One of Cruz’s biggest worries is that with the rise of internet sales, many bookstores are converting into warehouses, meaningless storage spaces where books lay untouched, waiting to be packed into a box and shipped to the buyer. Far from this reality, Seville celebrates traditional contact with books and offers its many readers an annual used books fair, the Feria del Libro Antiguo y de Ocasión. This fair has taken place every November since 1977 and in the 2016 edition, increased its sales from the previous year by 15%. However, the popularity of printed books in general has been declining due to the convenience of the digital age. In 2014, book sales in Spain had dropped by 40% in comparison with previous years, and in Andalusia specifically, sales during the first half of the year were the lowest they had been in many years, according to the Andalusian Federation of booksellers. Although Andalusia has seen a rise in the number of new second-hand bookstores since 2014, Cruz still thinks the Internet is a dominating factor in the sale of books. For this reason, he has invested a lot of energy in making Boteros as unique as possible.

“The peculiarity of this space is that I have always wanted to convert it into a place of gathering, where you hear good music, find people to chat with, and are enticed into reading books,” he says. Still, it is impossible to attract everyone. On the days when Cruz’s young son has to stay with him in the store, he curls up in one of the plump armchairs meant for readers and passes the time scrolling through the apps on his iPad, completely oblivious to the labyrinth of books that surrounds him.

These cozy armchairs and other aspects of the store’s décor contribute greatly to the energy of the space. Aside from the fresh coat of red paint that covers the doorframes and trim, Cruz decided to keep the original colors of the walls, various layers of chipping paint in pastel greens, blues and purples, as if to pay homage to the space’s previous identity as a tailor shop.

In addition to holding the heavy shelves, the walls around the shop also exhibit paintings, which are mostly old religious works that come from a friend’s antique shop. Cruz periodically changes the paintings, which he places in key locations around the shop. The ones that feature religious imagery hang next to shelves containing science books, Cruz’s attempt at a thought-provoking juxtaposition. “I like to play with the space,” he explains.

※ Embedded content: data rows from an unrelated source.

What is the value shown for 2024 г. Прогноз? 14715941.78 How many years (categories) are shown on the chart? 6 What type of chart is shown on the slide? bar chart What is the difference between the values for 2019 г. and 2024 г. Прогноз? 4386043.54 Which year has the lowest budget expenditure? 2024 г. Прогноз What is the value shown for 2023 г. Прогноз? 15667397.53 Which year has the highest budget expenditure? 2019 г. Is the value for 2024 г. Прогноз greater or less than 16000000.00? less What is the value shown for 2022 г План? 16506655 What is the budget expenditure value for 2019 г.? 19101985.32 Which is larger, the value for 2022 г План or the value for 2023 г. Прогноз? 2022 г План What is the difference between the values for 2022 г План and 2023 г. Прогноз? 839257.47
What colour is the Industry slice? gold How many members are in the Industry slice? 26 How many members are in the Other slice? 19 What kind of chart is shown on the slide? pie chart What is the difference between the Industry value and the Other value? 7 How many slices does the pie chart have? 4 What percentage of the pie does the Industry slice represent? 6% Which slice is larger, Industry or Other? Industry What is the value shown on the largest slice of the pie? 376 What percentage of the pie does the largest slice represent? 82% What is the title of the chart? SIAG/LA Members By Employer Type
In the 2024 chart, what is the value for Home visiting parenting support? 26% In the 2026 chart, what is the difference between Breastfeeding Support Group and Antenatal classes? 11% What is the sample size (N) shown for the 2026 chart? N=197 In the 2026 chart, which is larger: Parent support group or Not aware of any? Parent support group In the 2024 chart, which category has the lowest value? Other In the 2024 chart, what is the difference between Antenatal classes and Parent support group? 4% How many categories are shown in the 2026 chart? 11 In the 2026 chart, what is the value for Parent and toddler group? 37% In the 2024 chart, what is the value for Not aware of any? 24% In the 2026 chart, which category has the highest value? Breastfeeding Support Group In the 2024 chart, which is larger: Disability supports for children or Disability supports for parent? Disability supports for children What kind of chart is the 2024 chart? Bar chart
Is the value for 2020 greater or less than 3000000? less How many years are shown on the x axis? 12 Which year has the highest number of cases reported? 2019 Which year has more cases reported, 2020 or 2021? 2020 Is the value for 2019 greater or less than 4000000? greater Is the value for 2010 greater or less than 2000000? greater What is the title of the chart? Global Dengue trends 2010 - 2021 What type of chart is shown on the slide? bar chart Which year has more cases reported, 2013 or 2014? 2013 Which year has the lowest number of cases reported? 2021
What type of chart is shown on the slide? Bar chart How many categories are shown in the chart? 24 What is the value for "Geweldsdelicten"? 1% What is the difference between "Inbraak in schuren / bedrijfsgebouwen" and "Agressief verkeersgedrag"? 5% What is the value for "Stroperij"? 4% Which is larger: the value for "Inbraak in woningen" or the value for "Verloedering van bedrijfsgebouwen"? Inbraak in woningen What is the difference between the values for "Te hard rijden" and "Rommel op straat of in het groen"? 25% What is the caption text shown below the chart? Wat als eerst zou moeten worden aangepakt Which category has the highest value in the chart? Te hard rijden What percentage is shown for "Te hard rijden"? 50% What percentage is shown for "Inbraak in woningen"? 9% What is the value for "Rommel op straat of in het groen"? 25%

In the corner of the shop sits an antique-looking wine barrel from which Cruz offers his clients wine. This demonstrates the historical significance of the shop’s name and location on Boteros street, which makes reference to the guild of craftsmen who, during the Middle Ages, made barrels to keep and conserve wine. The street also crosses with Odreros street, similarly named for the guild of wineskin makers. Cruz sees a close connection between the culture of wine and literature. “Wine must keep for a long time to be good, just like culture. To fully appreciate literature, one must calmly take it in. I had this relationship between wine and literature in mind when I named the bookstore,” he says.

To step into this literary haven is to be transported back in time to a world without the Internet and the worry of how to keep a book business running in the digital age, away from the trappings of tourism and technology that dominate Seville, as any historic European city today. Here, Cruz is content with the sanctuary he has created and the point he has reached in his personal life, with one tiny exception. “Something I’ve always had in mind is the possibility of owning a house with a garden so that I can sit and enjoy the twilight.”